# DIRECTIONS
• A. Copy the stretch from "Commenting on the" through "have to do it." from the passage on London's poor, reproducing it word for word.
• B. Carry the passage on London's poor forward from its final sentence.

# PASSAGE TO READ

“Few people believe we are so bad as we really are, and if we do not believe we shall not of course try to mend it, but it cannot be denied.

“The rich Londoners pay a low poor-rate. The poor Londoners pay a high poor-rate. This bears hardly upon us; it stifles us: more and more packed, more and more impoverished; with very little space between the poor ratepayer and the pauper, there is more sickness and death.

“Density of population brings you more deaths, more sickness, more expense.

“The dreadfully vitiated air of our courts and close rooms produces and fosters consumption.”

Commenting on the common lodging-houses, he wrote:—

“The police regulations for order, cleanliness, and prevention of disease are in the highest degree satisfactory…. The benefits are so great that the employment of the same regulations in the more crowded and filthier houses of the poor can only be a question of time. It is the highest humanity to quicken the progress.

“Vestries have power sufficient for the purpose. The need is so great, so undoubted by those who have seen the evils with their own eyes, and the benefit to be obtained so certain, that if the local authorities do not enforce the improvements, the police will have to do it.

# STUDY MATERIAL
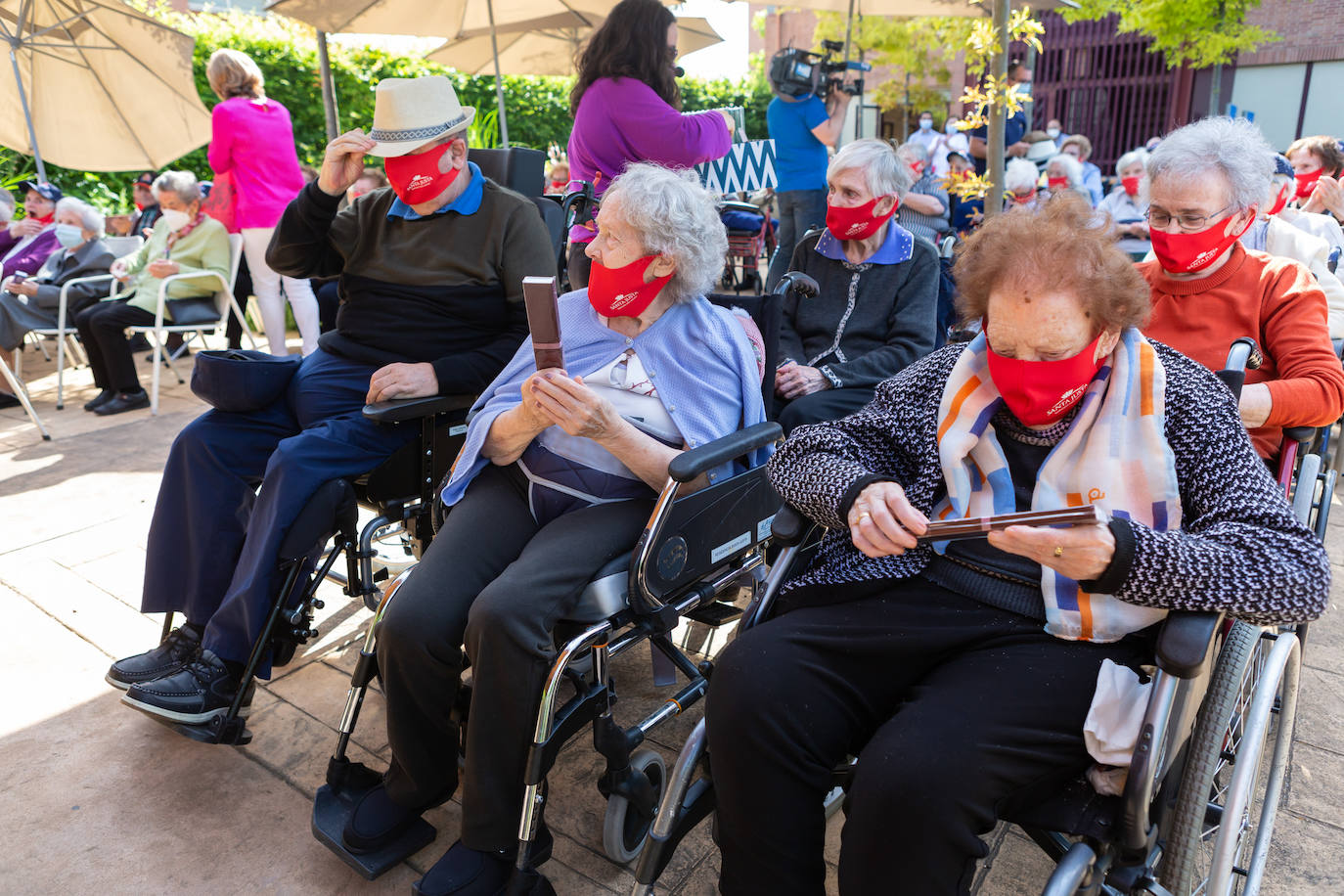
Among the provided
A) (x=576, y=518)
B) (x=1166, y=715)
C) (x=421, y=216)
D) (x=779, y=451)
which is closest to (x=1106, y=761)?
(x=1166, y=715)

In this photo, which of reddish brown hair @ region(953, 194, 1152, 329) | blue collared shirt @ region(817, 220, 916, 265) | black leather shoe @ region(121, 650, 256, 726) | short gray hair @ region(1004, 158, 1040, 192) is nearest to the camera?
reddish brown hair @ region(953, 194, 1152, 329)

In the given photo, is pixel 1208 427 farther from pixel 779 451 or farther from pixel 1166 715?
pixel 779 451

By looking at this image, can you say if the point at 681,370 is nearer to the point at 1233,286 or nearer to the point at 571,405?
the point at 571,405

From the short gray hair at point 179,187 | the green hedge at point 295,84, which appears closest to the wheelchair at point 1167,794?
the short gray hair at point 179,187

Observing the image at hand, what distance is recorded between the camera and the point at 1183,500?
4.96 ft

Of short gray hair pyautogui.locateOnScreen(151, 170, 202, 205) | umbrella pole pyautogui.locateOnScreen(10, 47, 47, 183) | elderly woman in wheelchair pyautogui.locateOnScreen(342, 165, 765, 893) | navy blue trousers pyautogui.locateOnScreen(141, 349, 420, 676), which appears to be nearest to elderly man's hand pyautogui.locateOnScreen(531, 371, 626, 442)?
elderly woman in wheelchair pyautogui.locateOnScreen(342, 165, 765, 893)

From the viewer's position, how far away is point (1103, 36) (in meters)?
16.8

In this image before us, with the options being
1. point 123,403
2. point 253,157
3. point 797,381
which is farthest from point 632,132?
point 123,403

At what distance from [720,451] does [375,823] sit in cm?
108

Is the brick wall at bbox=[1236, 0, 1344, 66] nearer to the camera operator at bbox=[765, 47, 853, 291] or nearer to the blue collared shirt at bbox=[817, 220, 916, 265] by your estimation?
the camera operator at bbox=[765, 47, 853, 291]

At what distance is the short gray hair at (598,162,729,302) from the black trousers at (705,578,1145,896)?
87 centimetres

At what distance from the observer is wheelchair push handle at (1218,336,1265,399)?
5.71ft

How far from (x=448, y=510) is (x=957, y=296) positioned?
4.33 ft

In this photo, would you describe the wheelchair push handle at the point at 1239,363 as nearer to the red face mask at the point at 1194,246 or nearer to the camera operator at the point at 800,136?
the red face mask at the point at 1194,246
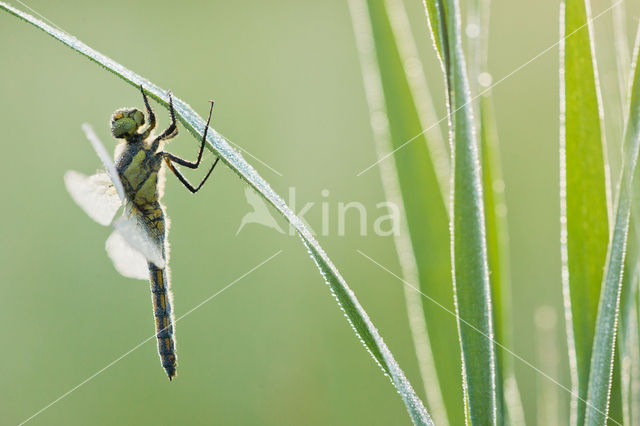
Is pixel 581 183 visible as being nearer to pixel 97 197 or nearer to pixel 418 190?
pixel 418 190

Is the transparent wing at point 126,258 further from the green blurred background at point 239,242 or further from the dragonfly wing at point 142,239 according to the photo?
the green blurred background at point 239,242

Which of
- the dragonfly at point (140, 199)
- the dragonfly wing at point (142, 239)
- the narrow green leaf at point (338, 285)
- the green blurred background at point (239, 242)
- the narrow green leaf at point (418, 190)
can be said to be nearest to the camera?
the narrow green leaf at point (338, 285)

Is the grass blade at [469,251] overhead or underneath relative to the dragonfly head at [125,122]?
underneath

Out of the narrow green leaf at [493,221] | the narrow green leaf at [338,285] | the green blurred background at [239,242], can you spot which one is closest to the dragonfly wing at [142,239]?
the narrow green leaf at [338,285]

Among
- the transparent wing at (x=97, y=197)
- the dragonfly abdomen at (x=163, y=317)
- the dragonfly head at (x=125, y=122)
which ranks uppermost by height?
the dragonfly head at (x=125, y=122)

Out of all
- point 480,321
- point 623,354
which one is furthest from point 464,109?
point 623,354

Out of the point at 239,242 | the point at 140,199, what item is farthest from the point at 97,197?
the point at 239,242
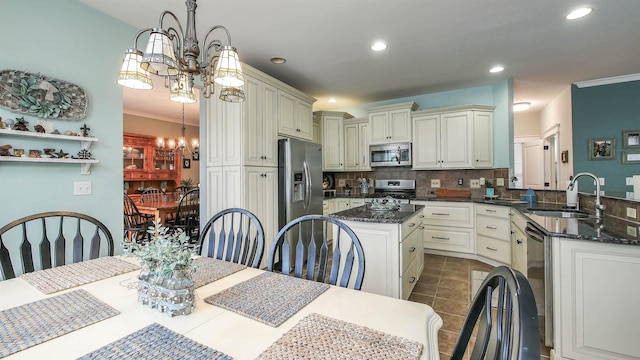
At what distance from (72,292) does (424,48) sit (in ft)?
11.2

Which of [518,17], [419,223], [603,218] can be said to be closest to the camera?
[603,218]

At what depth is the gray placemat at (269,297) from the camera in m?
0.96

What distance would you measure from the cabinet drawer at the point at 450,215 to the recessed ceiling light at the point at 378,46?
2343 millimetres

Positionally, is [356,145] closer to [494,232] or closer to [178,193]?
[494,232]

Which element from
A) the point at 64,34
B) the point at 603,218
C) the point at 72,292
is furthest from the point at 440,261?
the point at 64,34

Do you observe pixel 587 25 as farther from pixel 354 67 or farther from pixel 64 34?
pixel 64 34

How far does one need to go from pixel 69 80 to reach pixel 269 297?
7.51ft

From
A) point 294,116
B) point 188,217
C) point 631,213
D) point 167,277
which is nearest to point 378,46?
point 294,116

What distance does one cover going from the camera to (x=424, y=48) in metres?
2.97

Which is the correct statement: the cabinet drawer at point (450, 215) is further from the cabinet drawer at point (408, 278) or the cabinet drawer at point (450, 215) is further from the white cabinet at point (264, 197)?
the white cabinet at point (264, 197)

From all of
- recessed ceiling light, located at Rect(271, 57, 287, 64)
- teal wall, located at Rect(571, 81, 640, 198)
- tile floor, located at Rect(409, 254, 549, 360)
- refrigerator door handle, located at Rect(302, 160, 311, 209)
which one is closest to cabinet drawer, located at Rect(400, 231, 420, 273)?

# ANSWER SET
• A.
Commenting on the common lodging-houses, he wrote:—

“The police regulations for order, cleanliness, and prevention of disease are in the highest degree satisfactory…. The benefits are so great that the employment of the same regulations in the more crowded and filthier houses of the poor can only be a question of time. It is the highest humanity to quicken the progress.

“Vestries have power sufficient for the purpose. The need is so great, so undoubted by those who have seen the evils with their own eyes, and the benefit to be obtained so certain, that if the local authorities do not enforce the improvements, the police will have to do it.

• B.
“As to the overcrowding, I have brought many cases before you, each from illness resulting in difficulty of cure, constantly recurring. ‘I can never get out of that house,’ said the district surgeon of one of them. The eight rooms in this house were always full, the receipts £2 2s. a week, yet it was dirty, neglected, and overcrowded. So the poor live, and I may say, so they die.”

“As to some manufactories, some of them are very bad, and their pernicious influence spreads widely. I do not think any manufacturer should be obliged to leave; trades must, of course, be protected; but one man must not, to save a little expense in his building and machinery, be allowed to poison a neighbourhood, containing as this does some 30,000 people.

“There are various ways of making almost all of them bearable.”